College of Pharmacy, The Catholic University of Korea, Bucheon 14662, Korea.
College of Pharmacy, Ajou University, Suwon 16499, Korea.
College of Pharmacy and Research Institute of Life and Pharmaceutical Sciences, Sunchon National University, Suncheon 57922, Korea.


The development of oral tablet formulation for herbal medicines has been restricted by large drug loadings and the poor physicochemical and mechanical properties of dry herbal extracts (DHEs). Herein, statistical experimental designs were applied to herbal tablet formulation development and optimization using Wuzi Yanzong dry extract (WYE). The tablet disintegration time and hardness were identified as the critical quality attributes (CQAs) of the product. The tablet formulation was designed to achieve a high drug loading (50% or higher of WYE), shorter tablet disintegration time (less than 30 minutes), and suitable hardness (6.0 to 7.5 kp). A D-optimal mixture design was used to evaluate the effects of excipients on CQAs to minimize the risk compression failure and improve the tabletability in formulations containing WYE at 50% and 65% by weight. A partial least squares model was used to elucidate the multivariate relationships between a large number of formulation variables and product CQAs, and determine the maximum possible WYE loading.

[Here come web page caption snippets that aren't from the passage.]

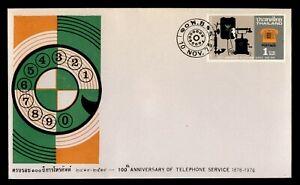 DR WHO 1976 THAILAND FDC 100TH ANNIV TELEPHONE SERVICE  C243636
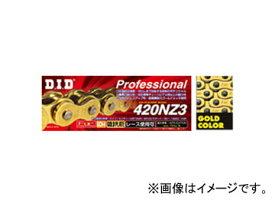 2輪 D.I.D プロフェッショナル ノンシールチェーン ゴールド 76L 420NZ3 ホンダ モンキー Z50JB-1/JC-4/JE-4/JZ-1 50cc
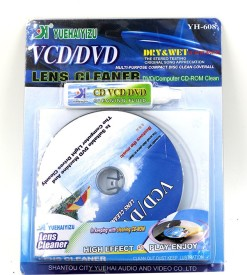 Dragon CD/DVD/VCD Head Dirt Cleaner Restore Kit Disc Lens Laser +Cleaning fluid 1 Set for Computers, Gaming, Laptops (YH-608) Lens Cleaner(1 ml, 22*17 inch, Pack of 1)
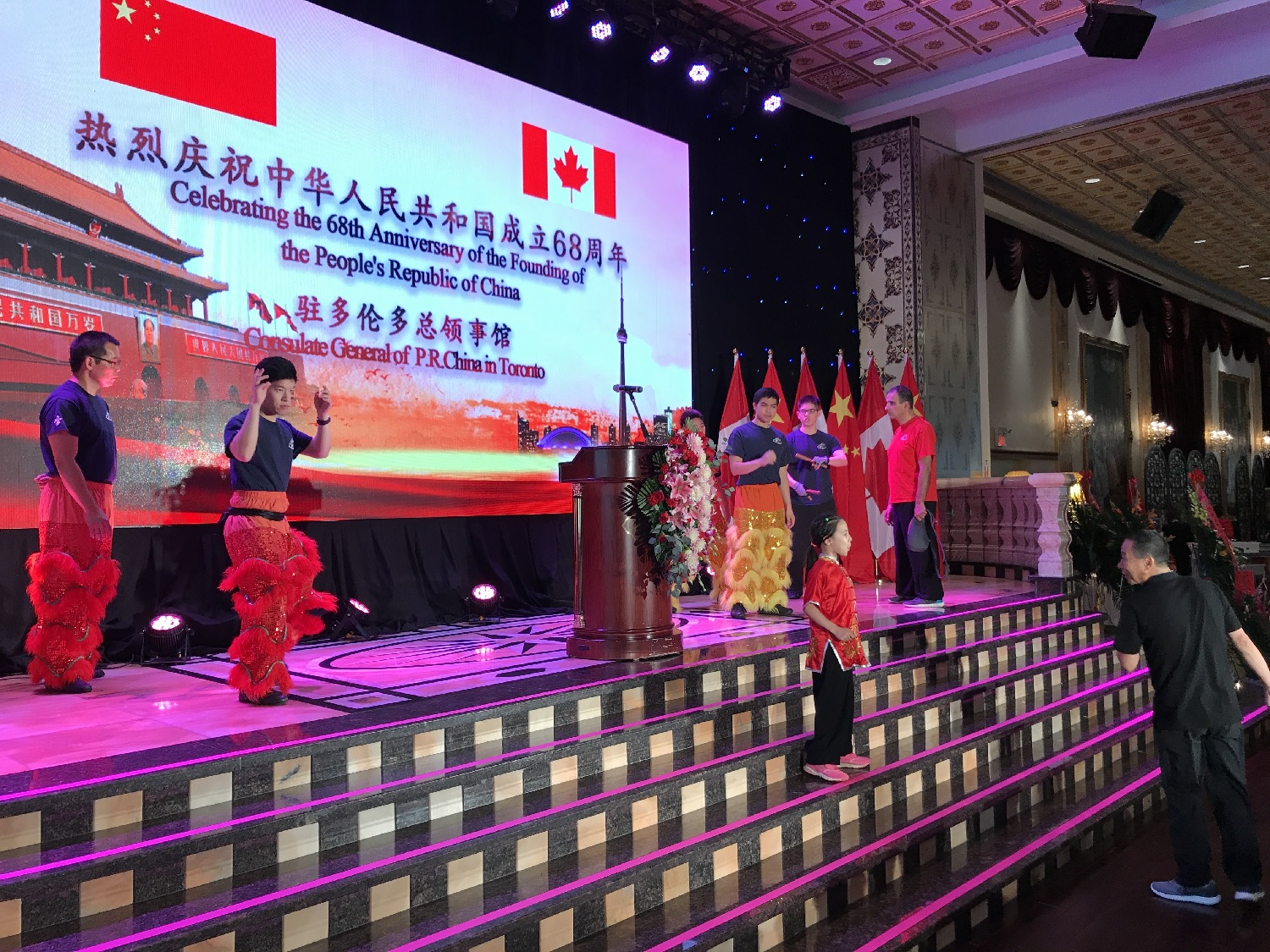 wayland-li-wushu-lion-dance-markham-toronto-chinese-consulate-national-day-2017-3.jpg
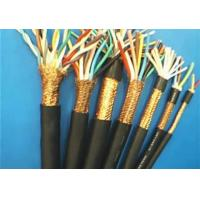 Intrinsic Safety Type Computer Shielding Cable Manufactures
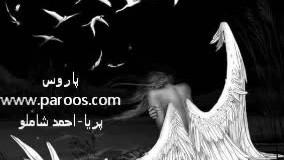 دانلود دکلمه شعر عاشقانه پریا با صدای احمد شاملو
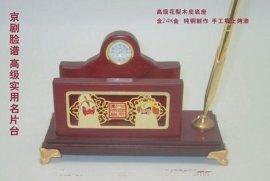 木制名片座套装(XWJ-0501)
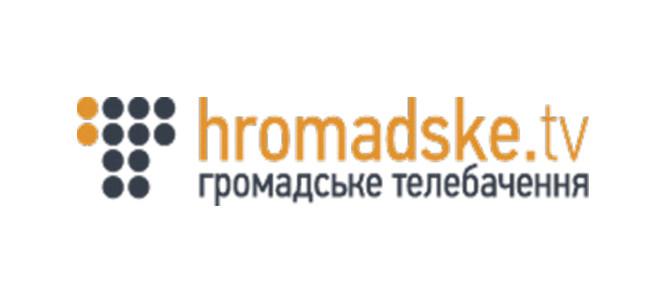 【UA】Головна сторінка – Hromadske TV Live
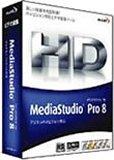 MediaStudio Pro 8 通常版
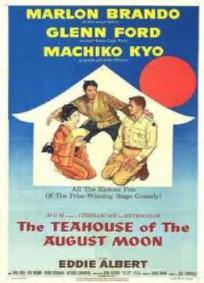 Casa de Chá do Luar de Agosto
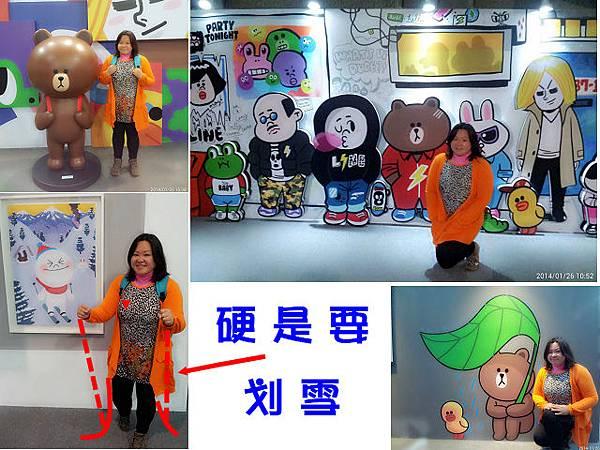 line friends互動樂園台北展覽4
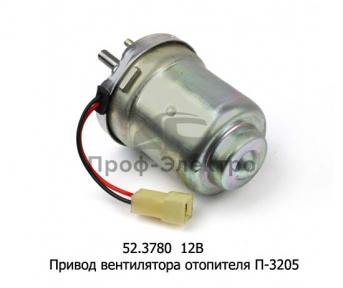 Привод вентилятора отопителя П-3205 (КЗАЭ)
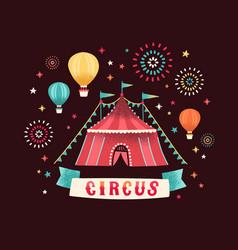flat cartoon circus tent vector image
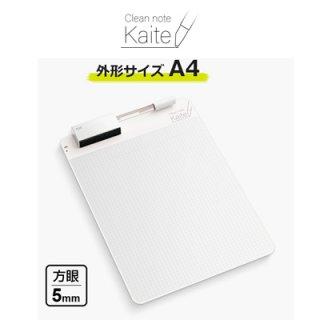 プラス クリーンノート Kaite II カイテ2 A4サイズ KA-202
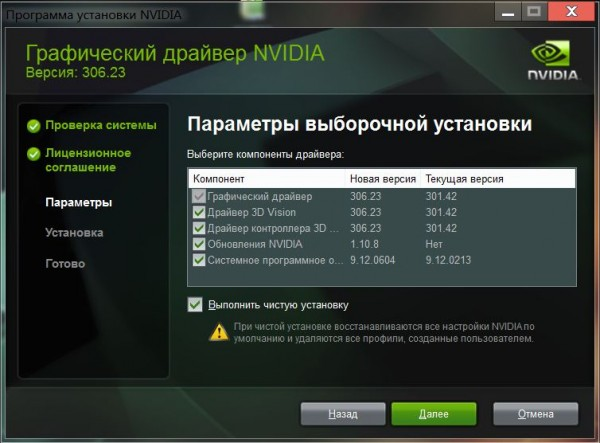 NVIDIA GeForce 306.23 WHQL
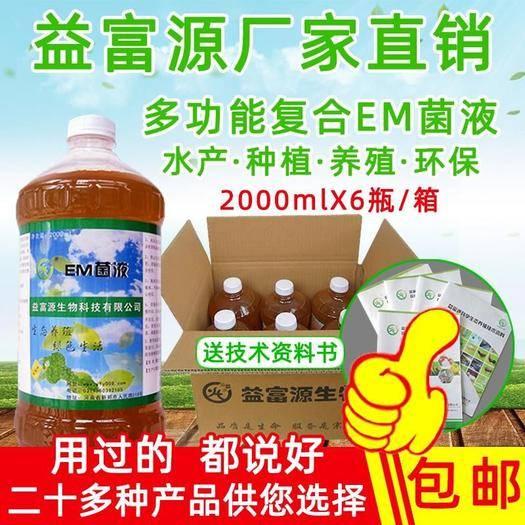 河南省郑州市金水区种植EM菌液 种植em菌液厂家直销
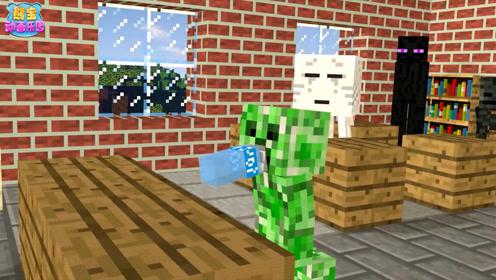 我的世界怪物学园 翻水瓶大赛 苦力怕竟然把水喝了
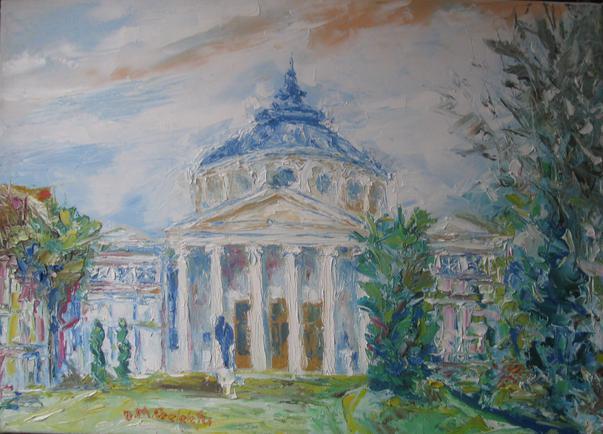 Ateneul Roman azi la 125 ani !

From overlaid plots of the effects of formulation variables on CQAs, it was found that a maximum WYE loading of 67% in tablet formulation satisfied the acceptance criteria of CQAs. In conclusion, this study shows that multivariate statistical tools are useful for developing tablet formulations containing high doses of herbal extracts and establishing control strategies that ensure product quality.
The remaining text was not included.